And my ignorance of how to fully embrace the more abstract elements of this collection soon began to feel like a wound—a slight deafness or flaw of vision that hindered me from fully engaging with what was being said. Often, I felt as if I was visiting these poems in an American, high security penitentiary. I pressed my fingers on the bullet proof glass and tried to have a conversation . . . but the glass was always there.

When friends take me to an exhibition of abstract paintings, I stand in front of each one whispering to myself, Don’t look for narrative. Don’t look for narrative, hoping that eventually I will see something I recognise.
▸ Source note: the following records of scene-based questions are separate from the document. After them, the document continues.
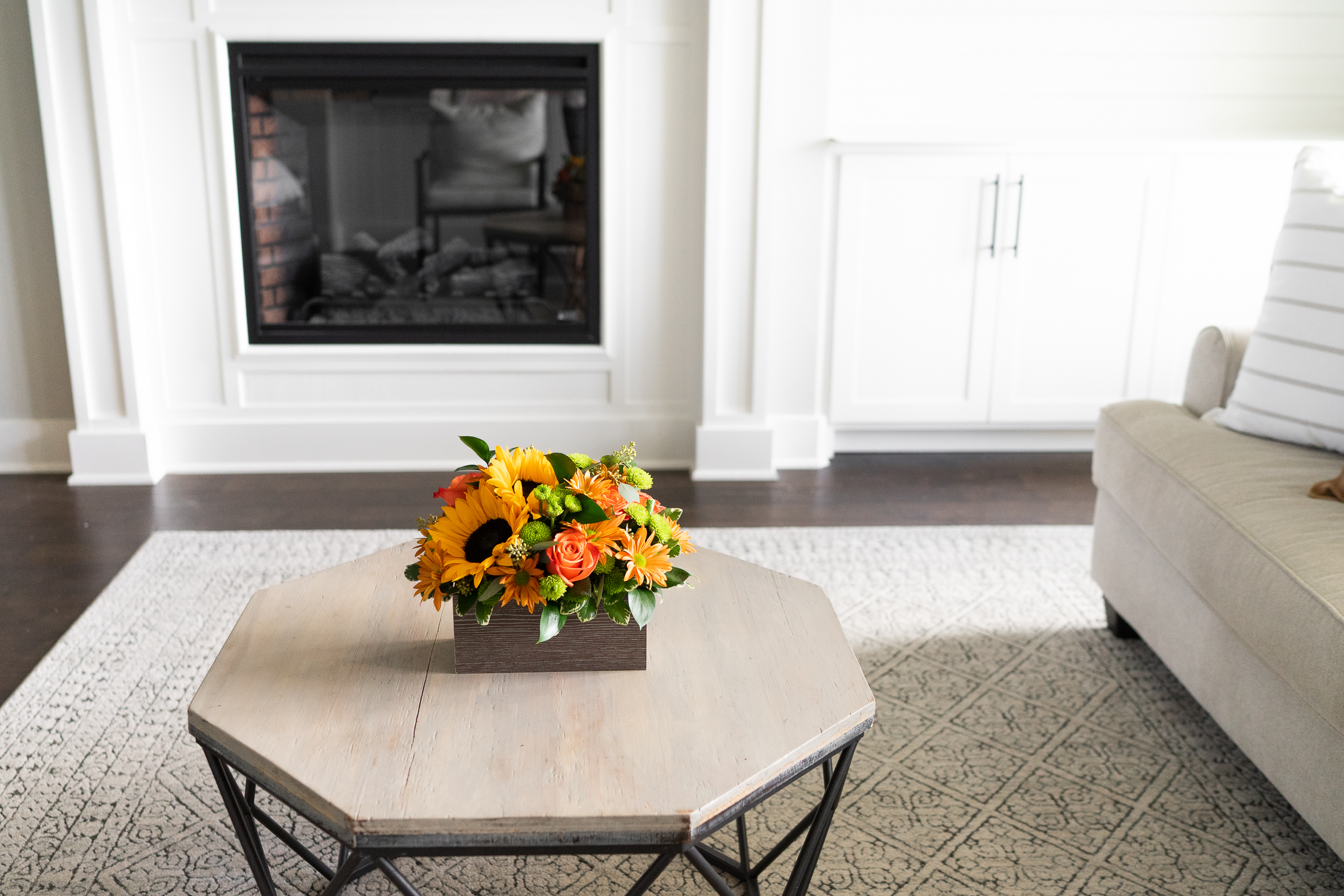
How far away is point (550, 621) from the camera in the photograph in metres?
1.38

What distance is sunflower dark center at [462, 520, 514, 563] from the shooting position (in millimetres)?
1400

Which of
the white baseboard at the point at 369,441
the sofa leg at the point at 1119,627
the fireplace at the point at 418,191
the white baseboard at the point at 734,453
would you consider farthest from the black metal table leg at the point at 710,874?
the fireplace at the point at 418,191

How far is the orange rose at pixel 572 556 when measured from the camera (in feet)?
4.44

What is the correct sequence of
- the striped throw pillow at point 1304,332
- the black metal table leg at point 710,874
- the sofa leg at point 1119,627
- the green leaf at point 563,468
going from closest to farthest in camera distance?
the black metal table leg at point 710,874 < the green leaf at point 563,468 < the striped throw pillow at point 1304,332 < the sofa leg at point 1119,627

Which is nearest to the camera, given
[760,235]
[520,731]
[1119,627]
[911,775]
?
[520,731]

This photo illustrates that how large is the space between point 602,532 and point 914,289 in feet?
8.06

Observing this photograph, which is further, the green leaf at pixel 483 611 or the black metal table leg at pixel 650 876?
the green leaf at pixel 483 611

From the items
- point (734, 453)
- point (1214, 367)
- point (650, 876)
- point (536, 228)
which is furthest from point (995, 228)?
point (650, 876)

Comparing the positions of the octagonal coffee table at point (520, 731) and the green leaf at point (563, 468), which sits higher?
the green leaf at point (563, 468)

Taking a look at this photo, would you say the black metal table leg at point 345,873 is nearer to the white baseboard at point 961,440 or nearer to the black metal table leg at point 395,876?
the black metal table leg at point 395,876

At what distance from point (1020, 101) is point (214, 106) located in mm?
2583

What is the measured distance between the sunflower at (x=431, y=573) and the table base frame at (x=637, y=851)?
1.02 ft

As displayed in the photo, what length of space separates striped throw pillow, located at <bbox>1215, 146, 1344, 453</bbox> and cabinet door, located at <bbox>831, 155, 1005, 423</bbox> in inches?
53.5

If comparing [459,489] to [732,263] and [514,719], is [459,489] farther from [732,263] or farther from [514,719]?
[732,263]
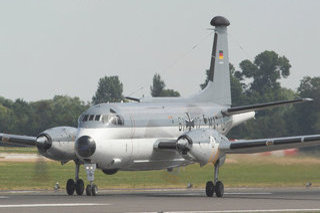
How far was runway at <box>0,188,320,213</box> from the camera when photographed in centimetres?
2875

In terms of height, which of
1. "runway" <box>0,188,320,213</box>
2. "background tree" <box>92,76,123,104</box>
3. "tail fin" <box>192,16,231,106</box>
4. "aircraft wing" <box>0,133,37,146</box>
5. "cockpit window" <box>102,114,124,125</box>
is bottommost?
"runway" <box>0,188,320,213</box>

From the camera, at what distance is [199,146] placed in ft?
116

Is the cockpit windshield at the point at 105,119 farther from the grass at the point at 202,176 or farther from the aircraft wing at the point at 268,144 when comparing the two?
the grass at the point at 202,176

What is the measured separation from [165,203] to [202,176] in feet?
78.7

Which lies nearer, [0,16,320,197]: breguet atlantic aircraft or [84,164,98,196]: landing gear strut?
[84,164,98,196]: landing gear strut

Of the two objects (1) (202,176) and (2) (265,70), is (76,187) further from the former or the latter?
(2) (265,70)

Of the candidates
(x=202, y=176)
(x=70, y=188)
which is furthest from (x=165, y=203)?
(x=202, y=176)

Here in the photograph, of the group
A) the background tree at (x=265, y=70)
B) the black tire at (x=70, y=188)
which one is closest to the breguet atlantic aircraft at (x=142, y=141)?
the black tire at (x=70, y=188)

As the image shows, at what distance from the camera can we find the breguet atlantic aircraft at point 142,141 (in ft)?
115

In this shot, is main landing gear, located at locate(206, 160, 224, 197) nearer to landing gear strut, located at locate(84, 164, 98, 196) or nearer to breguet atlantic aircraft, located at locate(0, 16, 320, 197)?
breguet atlantic aircraft, located at locate(0, 16, 320, 197)

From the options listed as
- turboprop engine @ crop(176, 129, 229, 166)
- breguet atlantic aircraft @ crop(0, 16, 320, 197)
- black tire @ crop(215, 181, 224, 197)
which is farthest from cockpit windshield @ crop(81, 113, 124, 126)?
black tire @ crop(215, 181, 224, 197)

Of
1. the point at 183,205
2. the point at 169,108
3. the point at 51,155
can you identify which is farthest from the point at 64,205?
the point at 169,108

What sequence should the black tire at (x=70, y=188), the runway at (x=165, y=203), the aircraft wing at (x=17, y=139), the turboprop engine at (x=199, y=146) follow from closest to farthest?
the runway at (x=165, y=203) → the turboprop engine at (x=199, y=146) → the black tire at (x=70, y=188) → the aircraft wing at (x=17, y=139)

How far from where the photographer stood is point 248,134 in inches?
3145
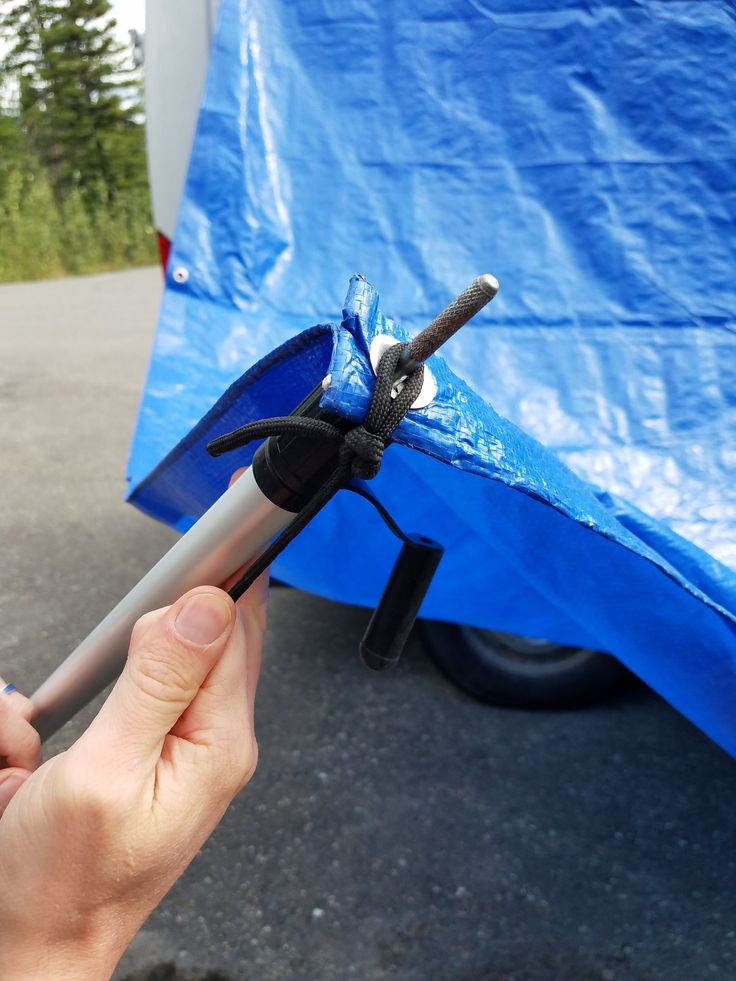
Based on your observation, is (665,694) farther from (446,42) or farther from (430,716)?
(446,42)

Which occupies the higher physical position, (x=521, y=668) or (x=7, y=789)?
(x=7, y=789)

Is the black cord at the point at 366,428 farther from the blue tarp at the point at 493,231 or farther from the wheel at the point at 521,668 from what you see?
the wheel at the point at 521,668

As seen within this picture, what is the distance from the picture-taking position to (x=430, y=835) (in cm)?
185

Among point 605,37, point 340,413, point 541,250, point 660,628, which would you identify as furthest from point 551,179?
point 340,413

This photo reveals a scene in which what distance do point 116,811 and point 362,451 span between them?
0.38 meters

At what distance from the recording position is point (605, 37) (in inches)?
65.9

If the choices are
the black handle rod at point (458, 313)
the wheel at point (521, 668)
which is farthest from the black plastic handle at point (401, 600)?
the wheel at point (521, 668)

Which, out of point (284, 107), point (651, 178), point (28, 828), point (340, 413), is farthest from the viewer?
point (284, 107)

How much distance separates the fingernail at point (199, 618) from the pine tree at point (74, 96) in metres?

In Tim Love’s ‘Escape’ I recognised the chaos of Cairo airport where, “more lost air luggage ends up than anywhere else” and I could see myself “shake the sugar sachet before tearing it”. I know the ’”phantom-limbed sadness” and the sky at 3am. Long after I had closed this pamphlet I could hear the music made as the speaker in ‘Escape’ concludes,

     I magnify the moment,
     hold an uncorked bottle to my mouth
     two-handed like a clarinet and play the blues.

I have no idea what the “moon-flavoured sweets” mentioned in ‘Estuary’ taste like but I’ve had great fun imagining. And I have no idea how, in ‘The Fall’, I can be in London and New York on the same autumn day

     . . . and because it’s autumn, London leaves fall
     yellow as cabs.

But I recognise that kind of dichotomy from having seen it before, for example in stanza XIII of Wallace Stevens’ poem ‘Thirteen Ways to look at a Blackbird’:

     It was evening all afternoon

     It was snowing 
     And it was going to snow.

And I seem to remember reading somewhere that subatomic particles can be in more than one place at once so maybe readers of poetry can be as well. Again I’ve had huge fun imagining what that might be like.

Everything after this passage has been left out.